Of course, today’s completed passes are consistently more spectacular even if the lyric poetry of John Facenda is a relic of the past. However, the beauty of the pass reception fades straight away as the art of the catch is lost in the interminable debate over what constitutes a catch. Ad nauseam replay angles, shifting opinions whether the ball moved or was fully in the receiver’s grasp, and what role the ground played in securing or dislodging the ball. Some would say the referees must all be Presbyterian because we’ve always had the capacity for debating any question to the last semi-colon or hyphen, and not having come to consensus, tabling the question and assigning it to a committee for further study.

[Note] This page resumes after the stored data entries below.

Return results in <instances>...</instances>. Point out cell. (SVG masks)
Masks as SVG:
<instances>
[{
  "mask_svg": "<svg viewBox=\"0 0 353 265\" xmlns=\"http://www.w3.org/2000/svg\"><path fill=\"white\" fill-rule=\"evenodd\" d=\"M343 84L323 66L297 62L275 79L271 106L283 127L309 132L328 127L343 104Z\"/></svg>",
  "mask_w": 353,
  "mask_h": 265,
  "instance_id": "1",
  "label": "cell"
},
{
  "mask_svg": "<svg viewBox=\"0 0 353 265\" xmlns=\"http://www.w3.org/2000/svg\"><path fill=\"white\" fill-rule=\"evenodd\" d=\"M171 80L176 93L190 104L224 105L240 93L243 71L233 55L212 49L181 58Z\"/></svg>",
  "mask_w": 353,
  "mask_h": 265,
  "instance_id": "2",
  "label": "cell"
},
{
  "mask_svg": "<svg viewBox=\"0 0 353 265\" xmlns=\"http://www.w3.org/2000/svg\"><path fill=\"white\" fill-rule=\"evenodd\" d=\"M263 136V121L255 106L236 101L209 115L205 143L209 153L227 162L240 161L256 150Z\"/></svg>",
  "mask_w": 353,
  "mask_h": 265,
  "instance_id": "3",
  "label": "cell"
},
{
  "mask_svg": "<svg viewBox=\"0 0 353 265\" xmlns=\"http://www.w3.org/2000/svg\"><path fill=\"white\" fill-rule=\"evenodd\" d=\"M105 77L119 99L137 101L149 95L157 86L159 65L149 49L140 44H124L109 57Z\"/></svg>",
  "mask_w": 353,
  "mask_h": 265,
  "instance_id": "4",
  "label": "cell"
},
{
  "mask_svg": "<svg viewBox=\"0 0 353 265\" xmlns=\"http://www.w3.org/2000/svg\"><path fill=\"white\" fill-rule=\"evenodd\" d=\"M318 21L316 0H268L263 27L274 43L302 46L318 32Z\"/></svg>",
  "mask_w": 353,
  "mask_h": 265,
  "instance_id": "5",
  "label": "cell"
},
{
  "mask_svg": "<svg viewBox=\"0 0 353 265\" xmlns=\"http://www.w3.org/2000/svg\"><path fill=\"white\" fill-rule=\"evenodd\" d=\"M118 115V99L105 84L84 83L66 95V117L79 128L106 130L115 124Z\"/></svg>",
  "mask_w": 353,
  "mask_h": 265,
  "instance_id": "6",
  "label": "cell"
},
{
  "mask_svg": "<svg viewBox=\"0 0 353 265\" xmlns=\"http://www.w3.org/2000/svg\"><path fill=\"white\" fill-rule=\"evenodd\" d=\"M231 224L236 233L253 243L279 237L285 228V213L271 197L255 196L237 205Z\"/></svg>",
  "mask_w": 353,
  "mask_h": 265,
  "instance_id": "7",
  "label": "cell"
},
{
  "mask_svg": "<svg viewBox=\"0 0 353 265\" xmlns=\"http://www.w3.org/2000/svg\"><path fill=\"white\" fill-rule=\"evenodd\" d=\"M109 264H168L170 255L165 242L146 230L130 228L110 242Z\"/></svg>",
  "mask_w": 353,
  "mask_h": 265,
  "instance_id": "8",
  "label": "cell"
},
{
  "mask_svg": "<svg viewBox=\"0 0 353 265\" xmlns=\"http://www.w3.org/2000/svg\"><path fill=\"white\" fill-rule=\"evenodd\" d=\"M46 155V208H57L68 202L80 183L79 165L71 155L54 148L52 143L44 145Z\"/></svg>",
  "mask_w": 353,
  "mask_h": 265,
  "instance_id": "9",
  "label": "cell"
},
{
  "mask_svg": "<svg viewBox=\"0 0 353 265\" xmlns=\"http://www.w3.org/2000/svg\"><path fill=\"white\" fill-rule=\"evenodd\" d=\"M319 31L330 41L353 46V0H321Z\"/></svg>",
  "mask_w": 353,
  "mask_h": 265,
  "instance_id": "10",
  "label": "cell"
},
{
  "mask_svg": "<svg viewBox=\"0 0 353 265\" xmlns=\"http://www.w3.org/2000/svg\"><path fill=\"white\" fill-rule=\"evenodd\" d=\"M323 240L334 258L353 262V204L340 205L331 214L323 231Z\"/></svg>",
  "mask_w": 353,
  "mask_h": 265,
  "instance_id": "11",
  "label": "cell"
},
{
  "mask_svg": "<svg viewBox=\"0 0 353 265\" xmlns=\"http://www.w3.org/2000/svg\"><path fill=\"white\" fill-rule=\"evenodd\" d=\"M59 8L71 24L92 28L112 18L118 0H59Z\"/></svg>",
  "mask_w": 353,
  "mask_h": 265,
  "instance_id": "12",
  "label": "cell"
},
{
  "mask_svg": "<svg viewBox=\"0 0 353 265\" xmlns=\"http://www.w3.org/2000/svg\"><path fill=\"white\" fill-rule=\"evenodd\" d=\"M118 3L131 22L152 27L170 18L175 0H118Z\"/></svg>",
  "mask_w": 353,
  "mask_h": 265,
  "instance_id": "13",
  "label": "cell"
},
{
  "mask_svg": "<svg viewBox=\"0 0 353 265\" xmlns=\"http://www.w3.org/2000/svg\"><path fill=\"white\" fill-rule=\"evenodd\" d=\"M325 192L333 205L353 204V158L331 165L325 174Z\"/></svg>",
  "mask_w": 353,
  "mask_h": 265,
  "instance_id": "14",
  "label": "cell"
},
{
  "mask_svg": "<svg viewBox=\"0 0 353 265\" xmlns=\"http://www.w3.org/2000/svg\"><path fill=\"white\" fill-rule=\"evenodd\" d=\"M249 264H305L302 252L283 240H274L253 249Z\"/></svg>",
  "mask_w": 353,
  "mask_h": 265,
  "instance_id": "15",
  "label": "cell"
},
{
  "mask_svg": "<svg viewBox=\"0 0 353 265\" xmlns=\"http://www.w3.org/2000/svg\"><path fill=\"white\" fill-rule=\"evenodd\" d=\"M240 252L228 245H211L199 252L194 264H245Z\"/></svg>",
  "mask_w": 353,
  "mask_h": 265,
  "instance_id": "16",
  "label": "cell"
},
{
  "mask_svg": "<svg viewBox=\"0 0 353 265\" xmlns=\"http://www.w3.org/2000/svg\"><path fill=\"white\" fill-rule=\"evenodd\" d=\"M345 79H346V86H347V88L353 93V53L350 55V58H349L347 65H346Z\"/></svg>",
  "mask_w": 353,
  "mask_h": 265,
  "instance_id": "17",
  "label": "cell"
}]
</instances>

Watching the milling around, the twiddling of fingers, the dead space sucking the energy out of the game as the players and fans wait for the debate to be resolved takes on the appearance of doctor’s waiting room, all keyed up and nothing to do but to mark the slowness of time. Then, after all the fussing, conjecturing, video vexing, and debate, the conclusion is most often … inconclusive.
It’s a metaphor for life, isn’t it? As much as we’d like to nail down the details, cover the contingencies, have a definitive answer, account for unforeseen circumstances, consider unintended consequences, and form the flawless rule, we rarely achieve it. While we like the symmetry of either/or, right/wrong, guilty/innocent, complete/incomplete, most often we live in the reality of it depends. As much as we seek to avoid it, we eventually confront the exception to the rule. Jesus understood this fatal flaw of human desire. For Jesus, the one exception-less, unassailable rule was love. What does love require? It is the question that applies to everyone in every situation and eclipses every rule. What does love require? Your lamb falls into a pit, but it’s the Sabbath. What does love require? The direct order is given, but following it will inflict great harm on the innocent. What does love require? The policy forbids giving aid, but disobeying it will preserve life. What does love require?
Rules remain important, imperative even, but they are never fail-safe. Law without love is the opposite of grace. What does love require?